これは後で問いただすとして、福の次のセリフを待つ。
「…………そのあとは親戚の家に行った。母親の弟。でも忙しかったみたいで……お金は出してくれたけどほとんど顔を合わせなかった。だから……両親にも、友達にも、おじさんにも誰にも愛して貰えた記憶が無い。」
「…………」
「おじいちゃん達は?」
「……強いていえば……1番愛してくれてた……かな?」
梟は執着が結構強いって聞くけど……相手の愛が、自分が求めている基準値じゃなかったんだ……

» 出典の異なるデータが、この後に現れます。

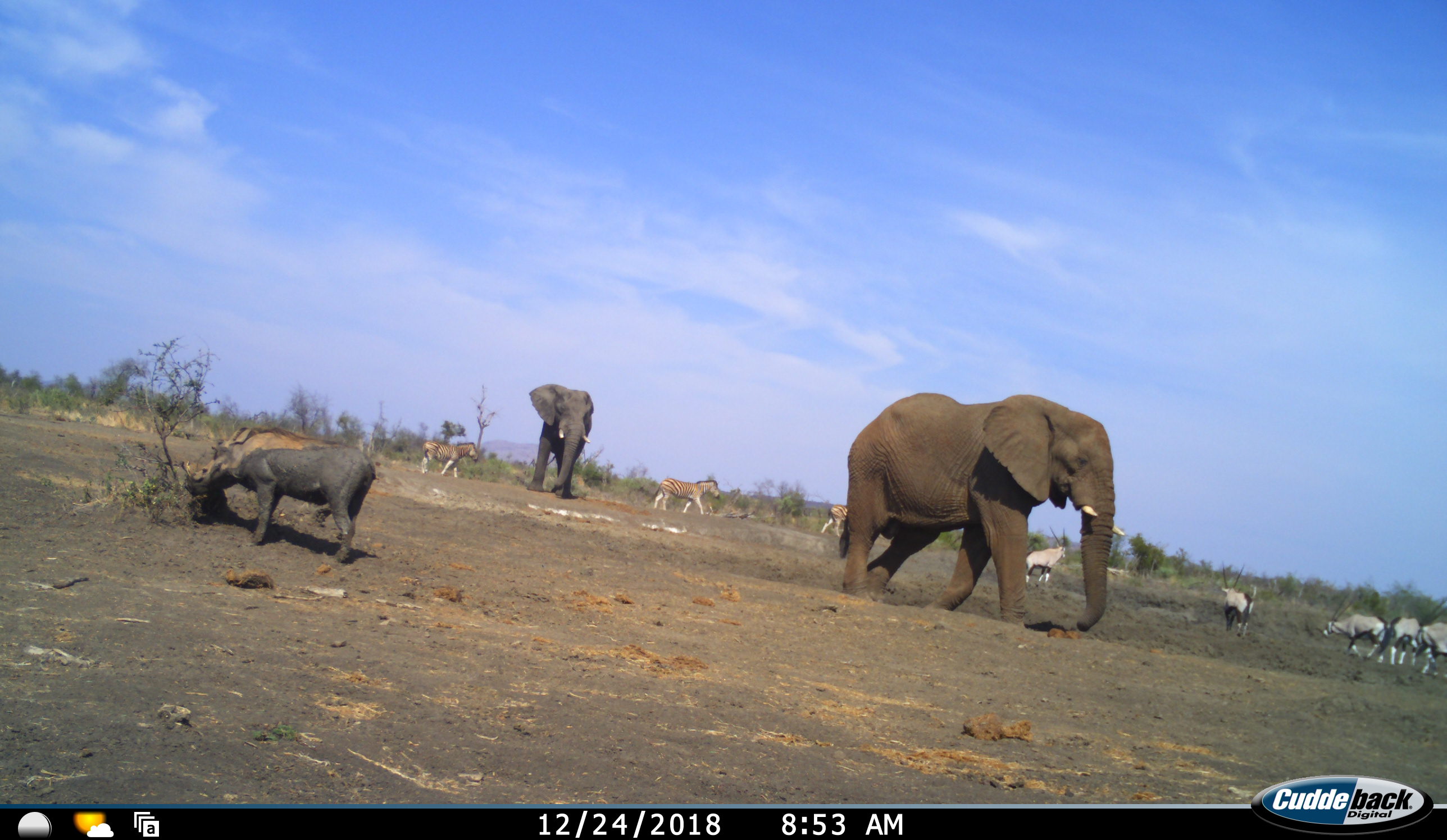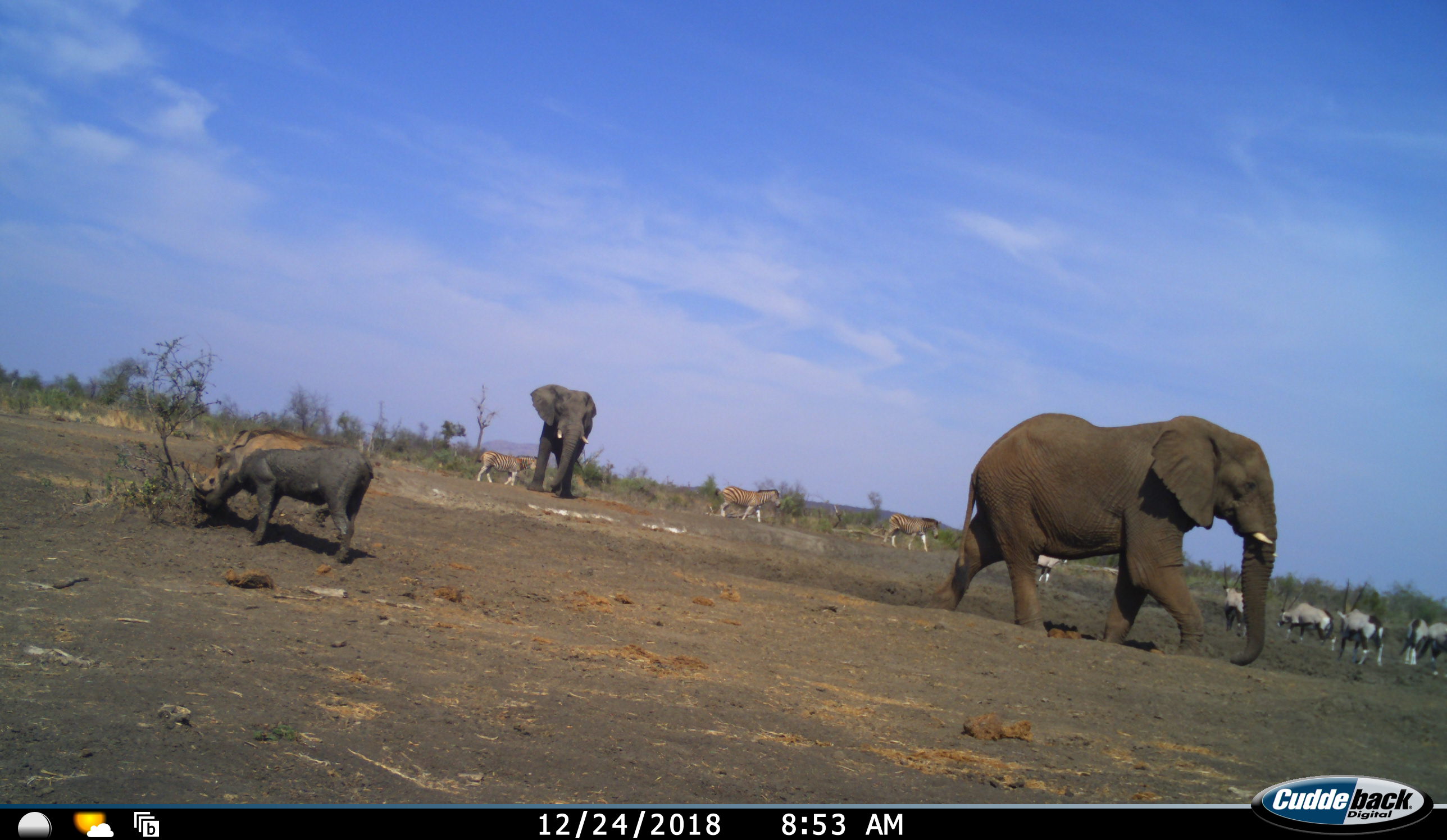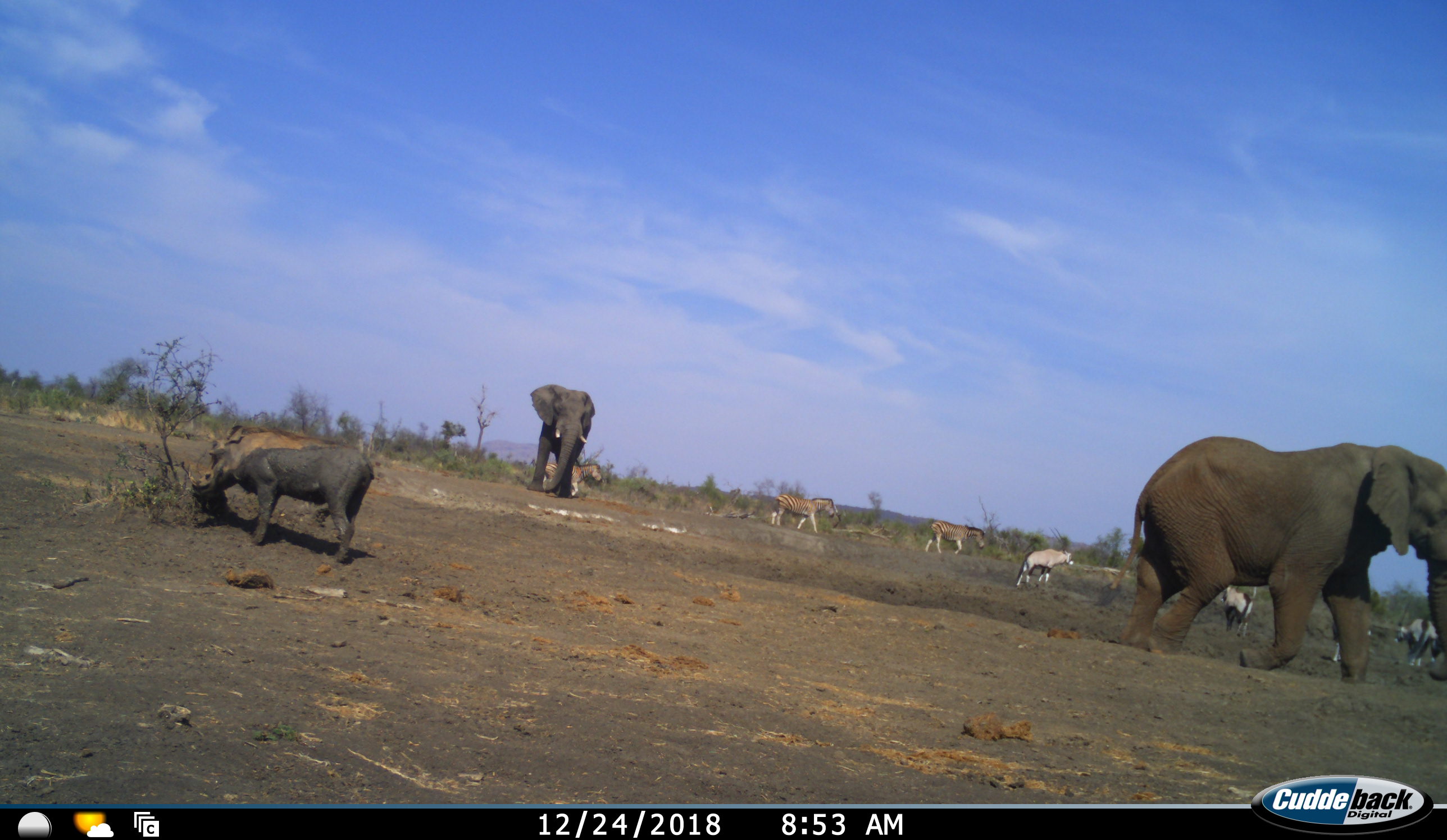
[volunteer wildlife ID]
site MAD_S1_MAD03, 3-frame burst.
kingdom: Animalia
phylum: Chordata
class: Mammalia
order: Proboscidea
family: Elephantidae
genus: Loxodonta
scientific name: Loxodonta africana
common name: african bush elephant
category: elephant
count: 2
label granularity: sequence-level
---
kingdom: Animalia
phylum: Chordata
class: Mammalia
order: Artiodactyla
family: Bovidae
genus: Oryx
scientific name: Oryx gazella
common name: gemsbok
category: oryx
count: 5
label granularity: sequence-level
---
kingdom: Animalia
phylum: Chordata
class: Mammalia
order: Artiodactyla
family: Suidae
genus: Phacochoerus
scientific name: Phacochoerus africanus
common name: warthog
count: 1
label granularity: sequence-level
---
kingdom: Animalia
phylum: Chordata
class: Mammalia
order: Perissodactyla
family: Equidae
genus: Equus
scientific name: Equus quagga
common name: plains zebra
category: zebraplains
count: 3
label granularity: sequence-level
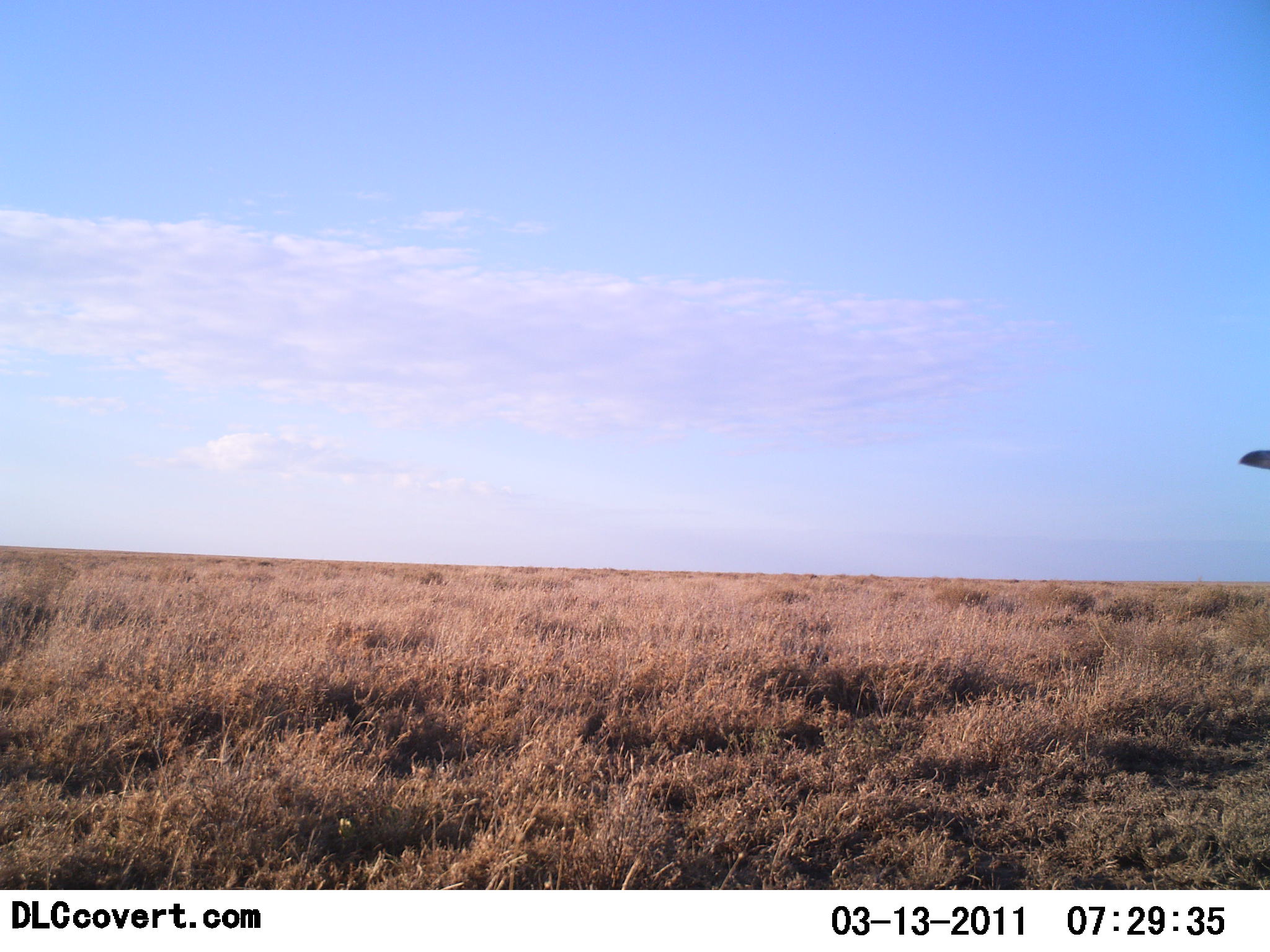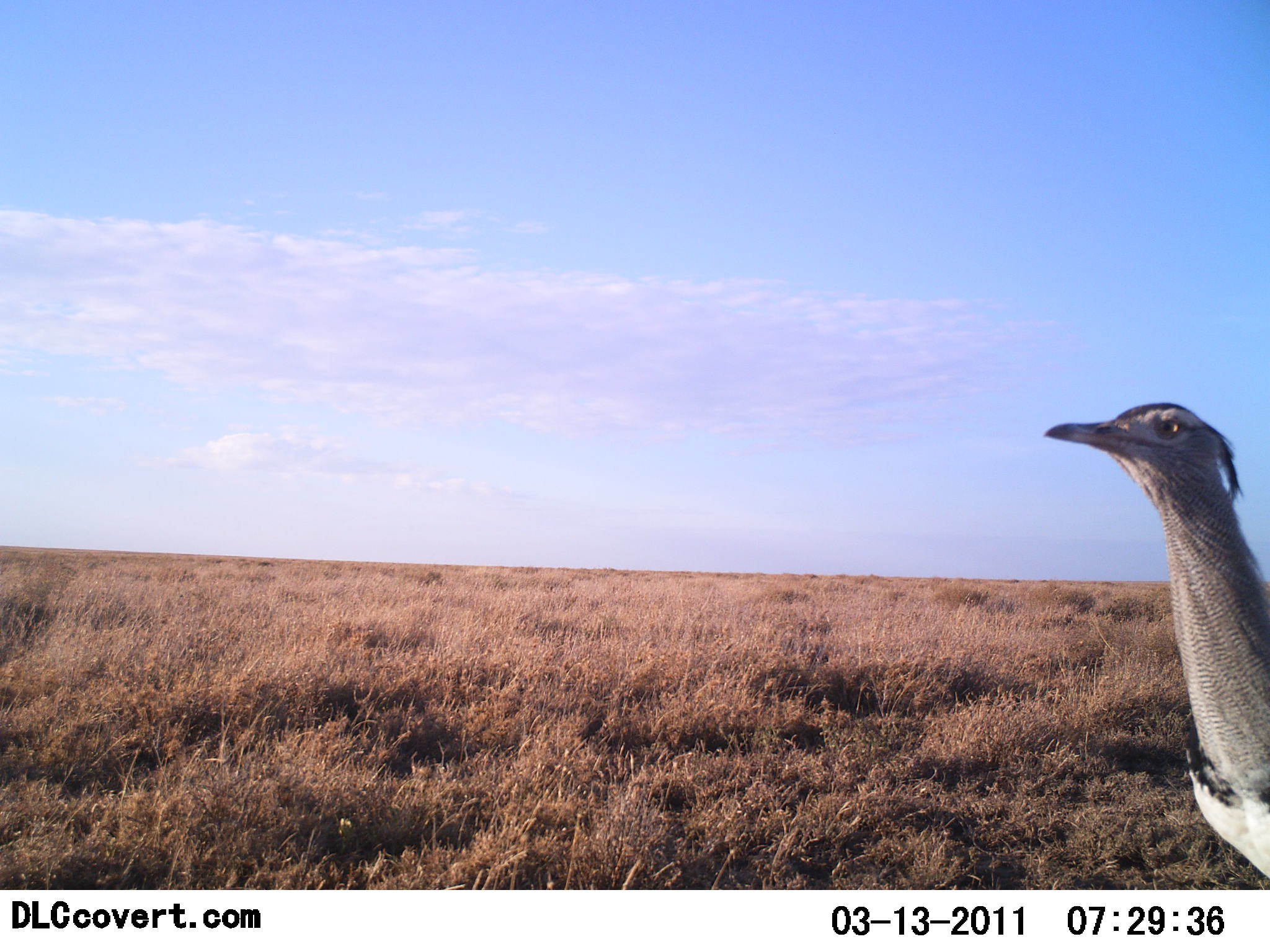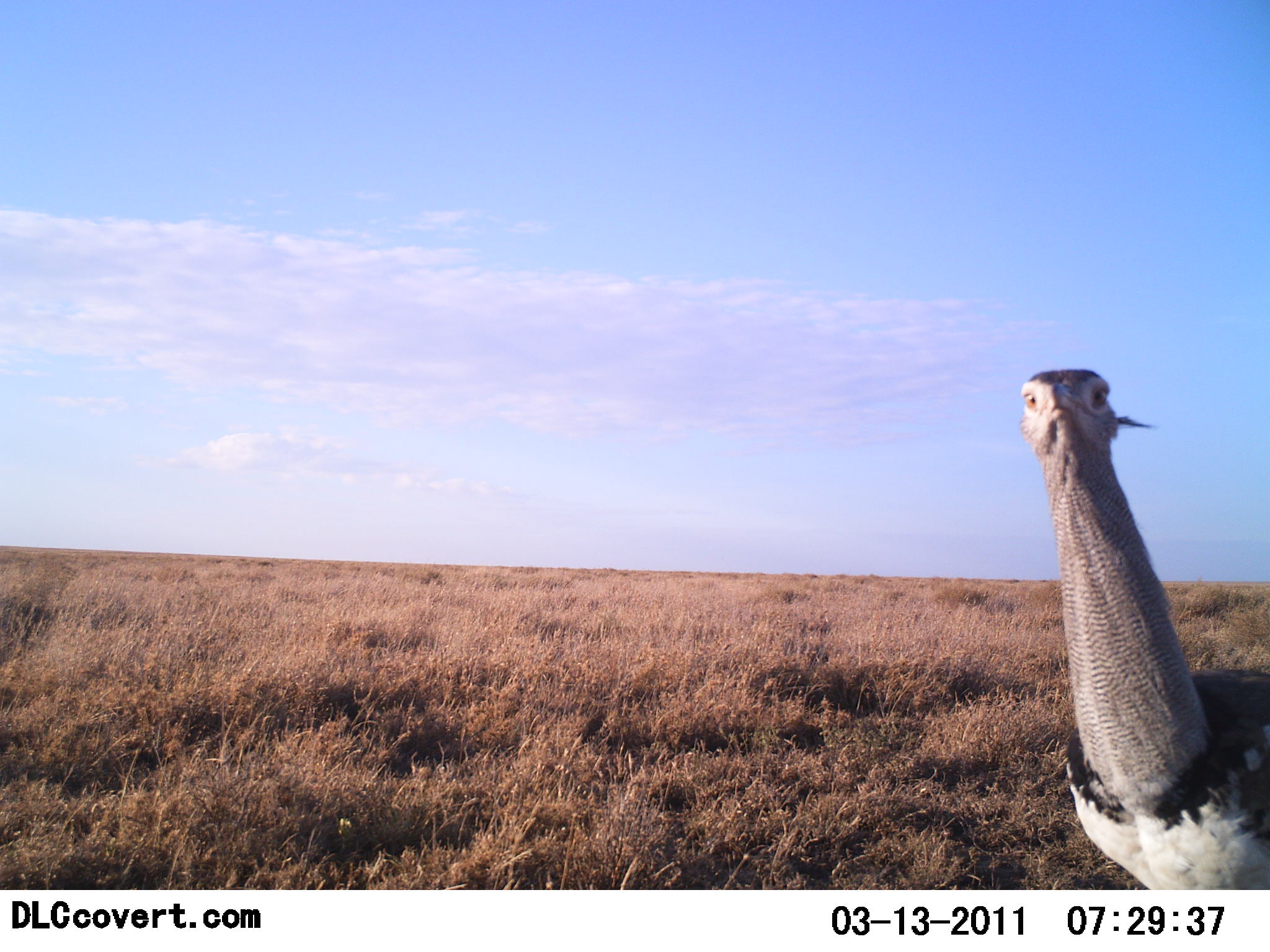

「だから。私は愛されたいって思った。ヒーローになればみんなに愛してもらえるって。」
「そこで思考がアイドルとかにならなかったんだ?」
「うん。アイドル向いてないし。可愛いけどこんな無愛想な子いらないでしょ。」
ここで自分の容姿には自信いっぱいなのが若干矛盾してるけど……
「そうかな?私の前ではニコニコしてくれてると思うけど。」
「それは……カンナちゃんが私の事いっぱい愛してくれるから……ね?」
少しだけ照れながらはにかむ福。
「……ッスーッッ……」
私の彼女……世界一可愛い。
「……それがてめぇのルーツかよ。」
「はい。愛されたいからヒーロー目指してます。」
「じゃあお前はコスチュームをもっと洗練しろ。身体の動きはいい。……が、機能性を重視しすぎて可愛げがねぇ。」
「「可愛げ……」」
師匠の口から……とんでもない単語が……
「ンだよその顔ァッ!!」
BOMM!!
「……師匠。イラついたからって爆発させるの良くないですよ。」
「チッ……」
「……コスチュームかぁ……あんまり考えたこと無かった。」
「そうなの?」
「私可愛いから。容姿だけでいけると思った。」
「「……」」
色んな意味ですごいなぁ……福。
少し頭をポリポリ掻きながら、師匠が口を開く。
「コスチュームはヒーロー像そのものだ。技術も、知識も、ヒーローネームも、コスチュームも。全部ひっくるめてシンボルになる。……てめぇが怠ればそれも一般人に伝わる。ヒーローの印象ってのはそういうモンから感じんだ。手ェ抜くんじゃねぇ。」
「……!……そう……ですよね……すみません。」
「謝んじゃねぇ。そーゆー間違い正すのが俺らの仕事だ。」
言語化上手いなぁ……師匠。……ふふん。やっぱり師匠はかっこいい!
「福!一緒にコスチューム考えよ?」
「カンナちゃんと!?やるやる!!とびきり可愛いのにしよ!」
「なんならお揃いにしてもいいかもね?」
「!!!!……っおそ……ろい……!!!」
全身プルプル震える福。……嬉しいのかな?だったら……私も嬉しい♡
「……全然元気そうじゃねぇか。」
「そりゃ……まぁ。」
「はい。」
自主練はしてます。
「……将来有望だな。」
「「?」」
「鳥木。てめぇも暇だったら俺の事務所にインターンに来い。」
「……いいんですか?」
「愛されてぇならトップ目指せ。理想を捨てんな。」
「わかりました。お世話になります!」
「フン。」
……なんだかんだ師匠も福の事気にかけてくれたのかな?なんだか嬉しい。
「…………そういえば。」
「ンだよ。」
「ブラッドロータス先生とはなんの話してたんですか?」
「…………仕事の話だ。お前らには関係ねぇ。」
「……ダイナマイトとブラッドロータス先生って仲良しですよね。」
「あぁ!?!?」
「師匠。威嚇するの良くないですよ。私たちには効きませんし……」
「チッ……聞きてぇのか?」
「「聞きたい!」」
「てめぇは少し知ってんだろ!」
なんだかんだ向かいのソファに腰掛けてくれる師匠。……面倒見いいよね。
「ですが全貌は聞いたことないです!」
「…………仕事の手は止めんな。今日はそんな忙しくねぇから付き合ってやる。」
師匠の口からとんでもない発言がいくつも飛び交うけど、それはまた別の話で。